▸ **Exercise details**
Whenever a line in the records below holds the string "Zealand", copy it out.

▸ **Material for the task**
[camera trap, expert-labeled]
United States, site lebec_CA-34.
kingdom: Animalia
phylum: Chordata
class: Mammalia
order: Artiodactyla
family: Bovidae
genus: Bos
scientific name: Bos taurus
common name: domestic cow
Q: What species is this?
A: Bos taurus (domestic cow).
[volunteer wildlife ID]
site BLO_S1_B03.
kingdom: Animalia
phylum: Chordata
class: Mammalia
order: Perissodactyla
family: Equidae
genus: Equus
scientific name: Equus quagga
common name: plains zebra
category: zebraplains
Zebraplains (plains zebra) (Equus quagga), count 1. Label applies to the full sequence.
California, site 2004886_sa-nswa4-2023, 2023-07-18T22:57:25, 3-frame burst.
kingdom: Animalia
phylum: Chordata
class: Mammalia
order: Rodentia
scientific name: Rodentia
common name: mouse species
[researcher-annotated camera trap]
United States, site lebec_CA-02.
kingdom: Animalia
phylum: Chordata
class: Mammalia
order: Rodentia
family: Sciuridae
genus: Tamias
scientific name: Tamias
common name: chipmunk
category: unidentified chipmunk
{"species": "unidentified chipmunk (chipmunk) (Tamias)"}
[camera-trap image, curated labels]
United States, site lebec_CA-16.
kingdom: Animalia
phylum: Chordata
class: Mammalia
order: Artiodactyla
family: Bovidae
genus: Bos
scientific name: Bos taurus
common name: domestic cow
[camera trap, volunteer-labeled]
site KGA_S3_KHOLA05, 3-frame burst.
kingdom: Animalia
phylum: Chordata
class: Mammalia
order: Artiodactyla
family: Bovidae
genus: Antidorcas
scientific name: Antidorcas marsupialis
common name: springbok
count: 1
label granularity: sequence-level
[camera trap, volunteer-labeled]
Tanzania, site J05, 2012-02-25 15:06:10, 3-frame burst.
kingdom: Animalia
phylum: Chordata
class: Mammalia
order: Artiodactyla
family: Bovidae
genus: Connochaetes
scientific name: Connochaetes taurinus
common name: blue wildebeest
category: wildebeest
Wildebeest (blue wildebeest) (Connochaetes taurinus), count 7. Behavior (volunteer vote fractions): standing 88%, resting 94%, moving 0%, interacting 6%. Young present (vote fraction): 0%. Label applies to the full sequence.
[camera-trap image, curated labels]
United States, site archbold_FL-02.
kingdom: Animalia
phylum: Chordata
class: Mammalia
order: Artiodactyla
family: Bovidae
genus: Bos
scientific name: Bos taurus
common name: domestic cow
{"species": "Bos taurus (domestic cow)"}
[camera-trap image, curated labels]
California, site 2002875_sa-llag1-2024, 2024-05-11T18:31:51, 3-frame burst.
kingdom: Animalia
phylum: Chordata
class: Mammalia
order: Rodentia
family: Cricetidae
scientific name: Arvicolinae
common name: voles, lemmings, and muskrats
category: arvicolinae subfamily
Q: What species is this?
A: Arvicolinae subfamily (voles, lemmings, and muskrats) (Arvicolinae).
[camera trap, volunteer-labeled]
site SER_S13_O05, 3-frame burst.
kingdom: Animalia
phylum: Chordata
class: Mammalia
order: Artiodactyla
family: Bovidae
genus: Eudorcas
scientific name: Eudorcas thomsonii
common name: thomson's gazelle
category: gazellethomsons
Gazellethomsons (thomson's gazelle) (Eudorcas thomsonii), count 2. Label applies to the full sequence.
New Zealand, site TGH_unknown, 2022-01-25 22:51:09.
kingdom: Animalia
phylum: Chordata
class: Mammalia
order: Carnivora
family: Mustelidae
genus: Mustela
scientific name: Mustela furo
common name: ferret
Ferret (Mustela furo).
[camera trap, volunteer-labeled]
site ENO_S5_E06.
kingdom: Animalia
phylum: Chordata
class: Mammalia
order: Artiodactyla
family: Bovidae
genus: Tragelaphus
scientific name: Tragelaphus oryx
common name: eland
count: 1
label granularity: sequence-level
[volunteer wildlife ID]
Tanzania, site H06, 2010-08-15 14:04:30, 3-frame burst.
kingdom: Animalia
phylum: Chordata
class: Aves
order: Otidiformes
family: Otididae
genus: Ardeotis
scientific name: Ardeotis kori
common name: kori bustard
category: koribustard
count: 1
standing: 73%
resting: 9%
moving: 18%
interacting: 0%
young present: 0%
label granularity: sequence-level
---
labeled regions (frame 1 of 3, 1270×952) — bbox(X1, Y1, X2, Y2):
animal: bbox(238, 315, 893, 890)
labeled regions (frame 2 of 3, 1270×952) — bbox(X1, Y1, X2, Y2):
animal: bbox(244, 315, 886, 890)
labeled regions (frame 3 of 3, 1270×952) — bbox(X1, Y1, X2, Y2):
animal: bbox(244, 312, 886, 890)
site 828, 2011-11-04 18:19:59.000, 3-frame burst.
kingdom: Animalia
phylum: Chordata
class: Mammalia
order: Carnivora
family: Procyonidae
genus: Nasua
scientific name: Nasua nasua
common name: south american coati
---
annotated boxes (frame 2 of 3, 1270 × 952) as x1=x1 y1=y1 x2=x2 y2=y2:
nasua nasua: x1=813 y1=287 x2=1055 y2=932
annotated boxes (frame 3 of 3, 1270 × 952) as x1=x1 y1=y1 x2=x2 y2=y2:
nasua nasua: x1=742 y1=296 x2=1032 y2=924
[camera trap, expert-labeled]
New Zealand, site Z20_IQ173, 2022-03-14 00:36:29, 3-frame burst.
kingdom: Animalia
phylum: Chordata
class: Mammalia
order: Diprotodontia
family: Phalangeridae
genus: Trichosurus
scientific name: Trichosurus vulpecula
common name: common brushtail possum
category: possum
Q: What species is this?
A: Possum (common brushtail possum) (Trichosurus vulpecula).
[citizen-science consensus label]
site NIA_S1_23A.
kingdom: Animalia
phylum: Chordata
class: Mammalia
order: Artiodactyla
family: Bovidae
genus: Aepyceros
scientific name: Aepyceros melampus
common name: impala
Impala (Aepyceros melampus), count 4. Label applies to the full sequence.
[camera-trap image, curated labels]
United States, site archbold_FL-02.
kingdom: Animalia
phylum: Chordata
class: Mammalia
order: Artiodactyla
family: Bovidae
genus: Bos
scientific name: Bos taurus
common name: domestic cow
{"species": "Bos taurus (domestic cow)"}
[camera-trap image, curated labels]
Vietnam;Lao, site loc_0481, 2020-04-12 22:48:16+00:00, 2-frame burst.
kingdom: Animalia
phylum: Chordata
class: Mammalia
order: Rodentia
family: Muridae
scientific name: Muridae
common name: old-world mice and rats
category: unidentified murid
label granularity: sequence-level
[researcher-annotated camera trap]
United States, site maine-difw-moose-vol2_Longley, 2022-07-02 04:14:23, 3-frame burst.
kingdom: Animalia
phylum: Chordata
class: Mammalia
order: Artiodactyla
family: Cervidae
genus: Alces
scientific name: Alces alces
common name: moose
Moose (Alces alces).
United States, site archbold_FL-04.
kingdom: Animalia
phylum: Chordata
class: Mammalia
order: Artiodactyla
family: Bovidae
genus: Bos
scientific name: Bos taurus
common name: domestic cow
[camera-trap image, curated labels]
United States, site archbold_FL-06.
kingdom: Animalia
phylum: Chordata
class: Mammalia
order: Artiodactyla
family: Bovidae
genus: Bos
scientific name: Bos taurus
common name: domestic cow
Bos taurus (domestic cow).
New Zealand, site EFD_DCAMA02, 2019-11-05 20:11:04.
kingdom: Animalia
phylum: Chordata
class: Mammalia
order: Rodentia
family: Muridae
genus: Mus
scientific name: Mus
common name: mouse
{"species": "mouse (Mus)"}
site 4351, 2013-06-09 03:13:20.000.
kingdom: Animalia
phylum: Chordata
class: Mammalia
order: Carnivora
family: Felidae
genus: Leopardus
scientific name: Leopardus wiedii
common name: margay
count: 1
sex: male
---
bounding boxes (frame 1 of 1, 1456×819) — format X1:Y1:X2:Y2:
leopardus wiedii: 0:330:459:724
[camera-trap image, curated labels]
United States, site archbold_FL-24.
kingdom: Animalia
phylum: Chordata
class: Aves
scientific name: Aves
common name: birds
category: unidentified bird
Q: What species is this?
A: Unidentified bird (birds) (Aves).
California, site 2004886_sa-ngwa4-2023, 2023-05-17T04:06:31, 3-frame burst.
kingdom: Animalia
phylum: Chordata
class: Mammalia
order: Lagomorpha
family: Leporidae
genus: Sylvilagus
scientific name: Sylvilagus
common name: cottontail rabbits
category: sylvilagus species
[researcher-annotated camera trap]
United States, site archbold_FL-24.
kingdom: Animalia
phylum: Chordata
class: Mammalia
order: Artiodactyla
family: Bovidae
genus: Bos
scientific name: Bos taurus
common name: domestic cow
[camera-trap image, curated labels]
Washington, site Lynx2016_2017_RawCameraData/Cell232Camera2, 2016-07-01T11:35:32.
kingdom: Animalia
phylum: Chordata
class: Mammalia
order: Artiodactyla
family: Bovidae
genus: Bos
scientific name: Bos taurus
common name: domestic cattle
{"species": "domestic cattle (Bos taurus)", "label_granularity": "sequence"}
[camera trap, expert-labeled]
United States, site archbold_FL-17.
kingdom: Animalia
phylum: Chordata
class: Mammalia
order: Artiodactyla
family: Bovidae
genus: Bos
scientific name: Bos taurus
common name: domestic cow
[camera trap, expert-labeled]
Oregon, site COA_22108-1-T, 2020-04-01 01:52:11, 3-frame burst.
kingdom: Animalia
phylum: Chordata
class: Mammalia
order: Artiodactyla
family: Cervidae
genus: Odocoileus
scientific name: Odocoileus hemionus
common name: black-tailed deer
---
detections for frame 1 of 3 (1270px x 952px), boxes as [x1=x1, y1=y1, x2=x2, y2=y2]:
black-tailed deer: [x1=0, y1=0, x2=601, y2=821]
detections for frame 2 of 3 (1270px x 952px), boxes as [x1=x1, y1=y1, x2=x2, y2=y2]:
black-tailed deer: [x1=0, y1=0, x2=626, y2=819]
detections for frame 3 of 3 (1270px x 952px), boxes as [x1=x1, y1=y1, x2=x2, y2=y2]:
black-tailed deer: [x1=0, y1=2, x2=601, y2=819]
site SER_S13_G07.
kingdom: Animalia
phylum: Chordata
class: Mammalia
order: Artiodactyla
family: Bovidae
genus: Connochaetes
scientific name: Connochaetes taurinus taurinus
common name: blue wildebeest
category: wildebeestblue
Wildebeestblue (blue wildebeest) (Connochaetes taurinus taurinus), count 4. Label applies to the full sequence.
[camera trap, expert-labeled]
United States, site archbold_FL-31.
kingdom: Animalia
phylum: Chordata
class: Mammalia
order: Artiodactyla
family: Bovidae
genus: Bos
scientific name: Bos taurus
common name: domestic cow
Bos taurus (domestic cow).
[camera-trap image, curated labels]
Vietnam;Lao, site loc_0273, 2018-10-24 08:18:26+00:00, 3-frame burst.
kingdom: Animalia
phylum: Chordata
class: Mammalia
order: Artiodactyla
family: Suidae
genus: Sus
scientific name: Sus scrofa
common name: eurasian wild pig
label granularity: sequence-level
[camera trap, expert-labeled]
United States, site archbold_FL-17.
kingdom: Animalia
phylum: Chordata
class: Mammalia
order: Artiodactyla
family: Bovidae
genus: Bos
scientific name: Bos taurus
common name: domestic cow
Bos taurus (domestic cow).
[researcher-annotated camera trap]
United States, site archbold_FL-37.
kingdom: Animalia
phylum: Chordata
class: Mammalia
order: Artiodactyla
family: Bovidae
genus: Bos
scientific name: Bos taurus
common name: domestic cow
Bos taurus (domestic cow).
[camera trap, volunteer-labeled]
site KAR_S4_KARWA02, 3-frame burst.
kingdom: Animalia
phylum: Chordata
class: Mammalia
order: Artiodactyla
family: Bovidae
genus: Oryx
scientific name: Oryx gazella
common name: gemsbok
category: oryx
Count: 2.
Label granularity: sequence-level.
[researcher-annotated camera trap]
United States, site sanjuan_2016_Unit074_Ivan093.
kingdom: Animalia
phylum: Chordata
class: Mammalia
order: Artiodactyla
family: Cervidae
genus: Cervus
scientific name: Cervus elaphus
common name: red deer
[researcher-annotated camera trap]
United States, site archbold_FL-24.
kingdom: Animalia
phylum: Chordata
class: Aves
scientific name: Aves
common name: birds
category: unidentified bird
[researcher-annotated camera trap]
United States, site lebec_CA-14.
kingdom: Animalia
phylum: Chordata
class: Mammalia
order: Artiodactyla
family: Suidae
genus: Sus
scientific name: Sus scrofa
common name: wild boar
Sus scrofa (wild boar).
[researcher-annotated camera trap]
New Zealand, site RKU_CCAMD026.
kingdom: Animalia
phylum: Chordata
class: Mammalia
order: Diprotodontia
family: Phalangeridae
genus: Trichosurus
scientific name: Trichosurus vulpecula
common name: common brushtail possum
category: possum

▸ **Exercise solution**
New Zealand, site TGH_unknown, 2022-01-25 22:51:09.
New Zealand, site Z20_IQ173, 2022-03-14 00:36:29, 3-frame burst.
New Zealand, site EFD_DCAMA02, 2019-11-05 20:11:04.
New Zealand, site RKU_CCAMD026.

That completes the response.